● **Excerpt**
* start *

DEEP PURPLE Deep Purple In Concert ratings distribution

(155 ratings)
Essential: a masterpiece of rock music(46%)
Excellent addition to any rock music collection(42%)
Good, but non-essential (10%)
Collectors/fans only (2%)
Poor. Only for completionists (0%)

DEEP PURPLE Deep Purple In Concert reviews

Showing all collaborators reviews and last reviews preview | Show all reviews/ratings

Collaborators/Experts Reviews

Review by micky
SPECIAL COLLABORATOR Honorary Collaborator
4 stars My first Deep Purple review..dedicated to Gminer, the ultimate Blackmore fanatic, who got me to look past Machine Head and see that early Deep Purple was quite progressive several years ago. I had pulled this out earlier and was curious to see how it had been reviewed Wow! Surprised this hadn't been added yet considered I'm at best a casual Deep Purple fan. Anyway.. it's added ...and what a complement to Made in Japan this album is.

The album is a double CD set of over 2 hours of Deep Purple mk 2 in concert from BBC radio broadcasts in 1970 four months before their 'breakthrough' album 'In Rock' . The second album was also a BBC broadcast, now of course Deep Purple were one of rock biggest acts. Both as you expect of radio broadcasts are of very high quality.

* end *

● **Required work**
1) Reproduce the part of the Deep Purple In Concert excerpt that opens with the words containing "DEEP PURPLE Deep Purple In Concert ratings" and closes with "rock music collection(42%)".
2) Summarize the Deep Purple In Concert excerpt in two sentences.
3) Answer these questions from the Deep Purple In Concert excerpt:
(a) How many ratings does the album have?
(b) What percentage of ratings are "Collectors/fans only"?
(c) Which album does micky call this album a complement to?
The listing that comes next has no connection to the Deep Purple In Concert excerpt.

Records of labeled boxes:

* start *

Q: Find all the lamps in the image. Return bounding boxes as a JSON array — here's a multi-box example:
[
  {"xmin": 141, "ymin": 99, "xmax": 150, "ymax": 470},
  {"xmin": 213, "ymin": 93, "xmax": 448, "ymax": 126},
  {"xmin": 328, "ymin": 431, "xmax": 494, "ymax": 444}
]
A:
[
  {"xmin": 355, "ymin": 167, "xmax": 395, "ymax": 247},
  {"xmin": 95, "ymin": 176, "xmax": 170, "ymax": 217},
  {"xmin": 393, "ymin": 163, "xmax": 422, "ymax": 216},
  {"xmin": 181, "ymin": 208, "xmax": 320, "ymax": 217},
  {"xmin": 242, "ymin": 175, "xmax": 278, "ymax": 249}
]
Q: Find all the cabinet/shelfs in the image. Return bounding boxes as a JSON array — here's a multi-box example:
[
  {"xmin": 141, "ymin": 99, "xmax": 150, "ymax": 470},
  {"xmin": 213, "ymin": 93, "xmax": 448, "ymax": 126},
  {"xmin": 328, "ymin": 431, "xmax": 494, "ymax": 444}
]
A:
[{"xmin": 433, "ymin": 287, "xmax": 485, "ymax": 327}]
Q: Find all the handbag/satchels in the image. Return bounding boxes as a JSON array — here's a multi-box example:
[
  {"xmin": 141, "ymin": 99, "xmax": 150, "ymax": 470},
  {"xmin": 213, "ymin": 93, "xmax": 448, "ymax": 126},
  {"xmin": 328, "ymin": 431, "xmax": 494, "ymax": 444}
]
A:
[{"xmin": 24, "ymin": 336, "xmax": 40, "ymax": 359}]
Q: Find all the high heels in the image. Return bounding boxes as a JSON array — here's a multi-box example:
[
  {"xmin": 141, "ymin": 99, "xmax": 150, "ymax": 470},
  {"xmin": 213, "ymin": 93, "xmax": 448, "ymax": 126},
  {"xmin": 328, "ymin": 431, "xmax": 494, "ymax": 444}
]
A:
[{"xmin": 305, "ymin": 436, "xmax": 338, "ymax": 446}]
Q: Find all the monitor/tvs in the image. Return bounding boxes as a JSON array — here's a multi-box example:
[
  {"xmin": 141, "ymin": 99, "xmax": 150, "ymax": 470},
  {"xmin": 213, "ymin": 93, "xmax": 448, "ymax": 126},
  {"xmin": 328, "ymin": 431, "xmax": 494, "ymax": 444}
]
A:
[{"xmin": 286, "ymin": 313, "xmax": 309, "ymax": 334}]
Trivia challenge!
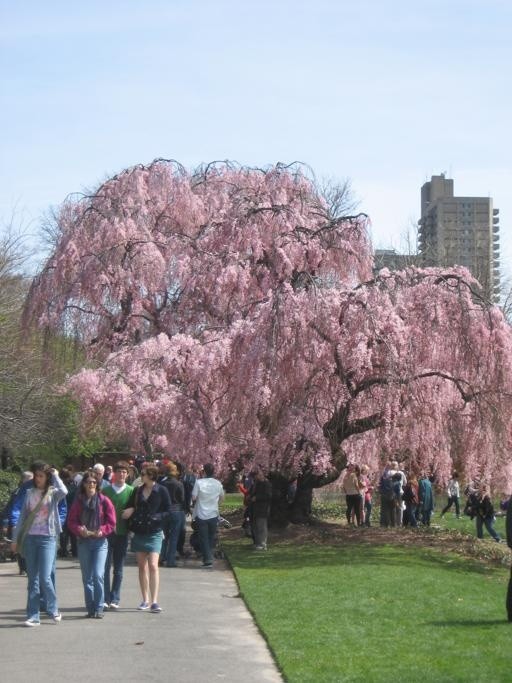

* end *

● **Responses by task**
1)
DEEP PURPLE Deep Purple In Concert ratings distribution

(155 ratings)
Essential: a masterpiece of rock music(46%)
Excellent addition to any rock music collection(42%)

2) The album has 155 ratings, with 46% calling it essential and 42% an excellent addition to any rock music collection. In a 4-star review, micky describes it as a double CD set of over two hours of Deep Purple mk 2 in concert from 1970 BBC radio broadcasts, made four months before the album 'In Rock'.

3)
(a) 155
(b) 2%
(c) Made in Japan